Shakespeare is an adventure with the Chesapeake Shakespeare Company and especially when staged as a moveable feast in the Patapsco Female Institute Historic Park. Using the ruins of a once thriving girls’ finishing school in Howard County, the company pulls out all the stops, and takes pride in inviting you in to follow the actors around for the different scenes and to have fun with Shakespeare. What could be more glorious than spending a Sunday afternoon atop a hill in a sylvan setting!
But hold on a minute. Let me help you plan for your adventure. The company does indeed invite you in, but then leaves one small sign, (one easy to miss,) at one end of the parking lot to head you up the right trail. In order to “follow the actors around,” I do suggest sturdy shoes, because the action means criss-crossing some eight venues, climbing up and down stone steps onto balconies then plunging down inside ruins, then up again and over to a field under a tree for a sword fight.
Sunday evening, those who needed to move cautiously slowed down the pace of the play, and Romeo & Juliet certainly did not make any “two hours traffic of our stage” but closer to three with an intermission. While the company’s is a somewhat novel though not entirely unique way of staging Shakespeare, I wish the directors, Scott Alan Small and Katie Keddell, had integrated the ambulations more creatively. Why not have the characters and ushers shout to everyone that there’s a brawl happening in the street to get everyone to hustle and arrive pell-mell for the Act III Scene I and the street slaying of Mercutio then Tybalt? Why not have the entire audience form the procession carrying the body of Juliet into the family tomb? As it was, the plodding began to remind me more of standing in airport lines than being part of a show.

I also encourage that audience members to bring a picnic with suitable libations to add to the “fun” part. Shakespeare would have wanted or at least expected most of the audience to be juiced up if you were standing as the “pit” audience – and most of us were. There are no refreshments sold by the company, and intermission offers few creature comforts.
The production started out pretty ho-hum. It felt like it might be sloppy street bardolatry, something not far above Renaissance Fair level, the kind that makes me either very sad or very mad. Why do some people think Shakespeare has to be dumbed down and played so broadly to the point of sitcom or slapstick for new audiences to “come ‘round” to loving Shakespeare?
Then Benvolio (Matthew Ancarrow) calls in his cousin Romeo (Séamus Miller,) who’s been slouching on the steps staring out into the green. He appears pouty and moonstruck, in the throes of first love. There’s something promising here. The guys are really playing off each other. By the time Scene IV brings in Mercutio (Vince Eisenson,) these three play it for real and have a great time with each other and the set. They scramble around the ruins, flop down on the ground, maul each other manfully, and even pull off asides and interactions with the audience as all part of the fun. But they don’t miss a single “iam” and project with distinctive, well-supported voices.

### EXTRACTED MATERIAL
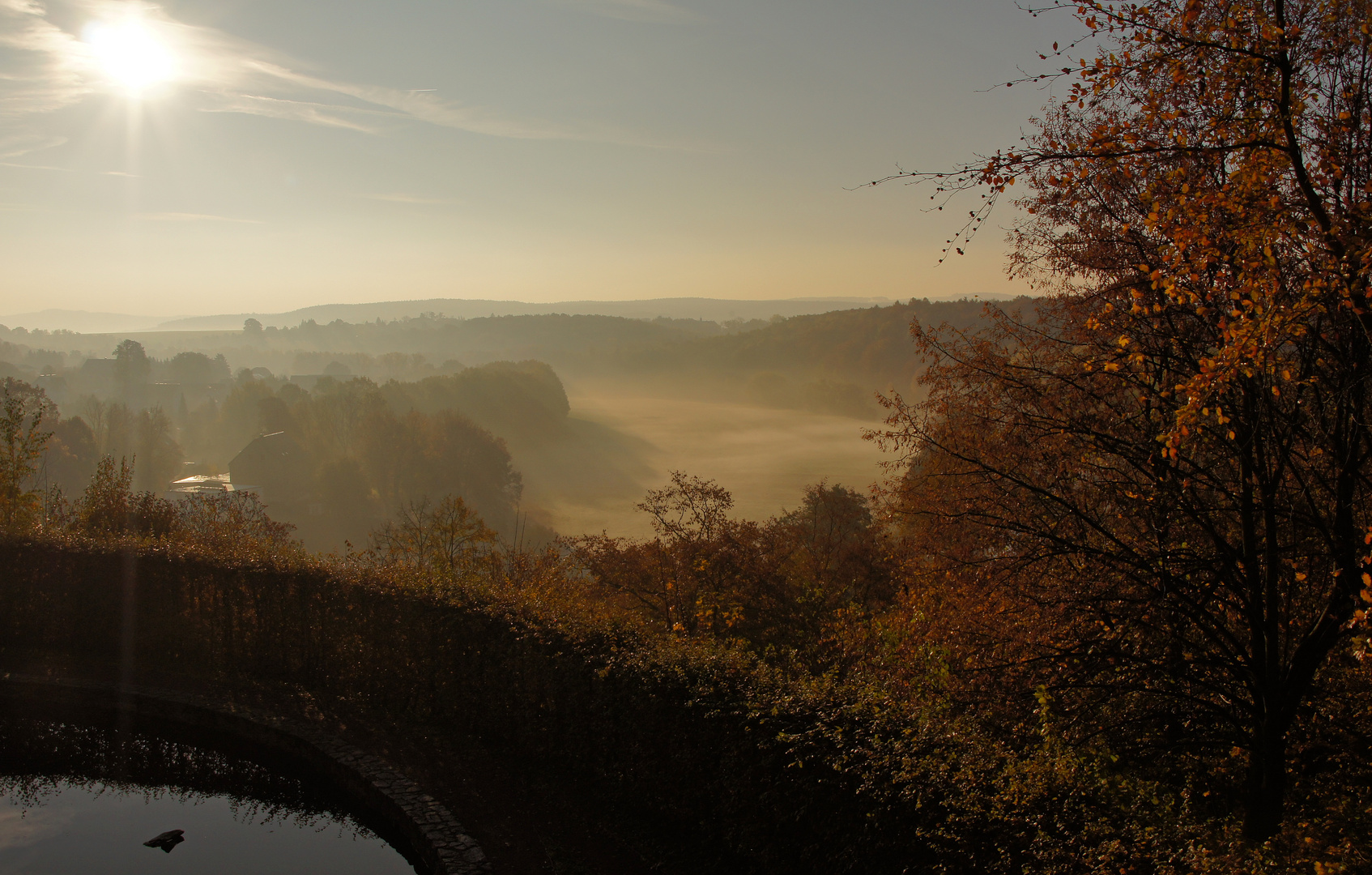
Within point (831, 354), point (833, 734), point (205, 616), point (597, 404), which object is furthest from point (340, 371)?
point (833, 734)

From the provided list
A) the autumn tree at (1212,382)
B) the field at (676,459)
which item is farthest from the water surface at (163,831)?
the field at (676,459)

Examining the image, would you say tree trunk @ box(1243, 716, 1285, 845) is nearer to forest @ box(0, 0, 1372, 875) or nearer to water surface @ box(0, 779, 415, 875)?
forest @ box(0, 0, 1372, 875)

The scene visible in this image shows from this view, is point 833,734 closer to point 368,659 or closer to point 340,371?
point 368,659

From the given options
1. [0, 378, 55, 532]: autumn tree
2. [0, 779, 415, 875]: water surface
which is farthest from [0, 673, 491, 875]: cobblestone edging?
[0, 378, 55, 532]: autumn tree

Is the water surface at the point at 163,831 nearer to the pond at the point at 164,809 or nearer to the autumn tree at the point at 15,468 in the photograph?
the pond at the point at 164,809

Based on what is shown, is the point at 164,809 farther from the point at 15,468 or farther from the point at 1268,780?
the point at 15,468

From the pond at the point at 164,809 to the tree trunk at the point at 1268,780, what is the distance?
303 inches

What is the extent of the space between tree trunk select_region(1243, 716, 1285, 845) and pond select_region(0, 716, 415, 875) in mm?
7706

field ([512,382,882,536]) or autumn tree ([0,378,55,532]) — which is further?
field ([512,382,882,536])

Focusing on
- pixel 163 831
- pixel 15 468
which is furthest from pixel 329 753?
pixel 15 468

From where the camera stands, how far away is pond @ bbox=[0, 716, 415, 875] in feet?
26.7

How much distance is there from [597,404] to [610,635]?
13321 centimetres

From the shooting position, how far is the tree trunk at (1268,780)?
5918 mm

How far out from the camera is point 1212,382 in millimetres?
4641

### GIVEN TASK
Could you update the stretch from "Then Benvolio (Matthew" through "distinctive, well-supported voices." in the theater review, replacing "pouty" with "sullen"?

### ANSWER TO THE TASK
Then Benvolio (Matthew Ancarrow) calls in his cousin Romeo (Séamus Miller,) who’s been slouching on the steps staring out into the green. He appears sullen and moonstruck, in the throes of first love. There’s something promising here. The guys are really playing off each other. By the time Scene IV brings in Mercutio (Vince Eisenson,) these three play it for real and have a great time with each other and the set. They scramble around the ruins, flop down on the ground, maul each other manfully, and even pull off asides and interactions with the audience as all part of the fun. But they don’t miss a single “iam” and project with distinctive, well-supported voices.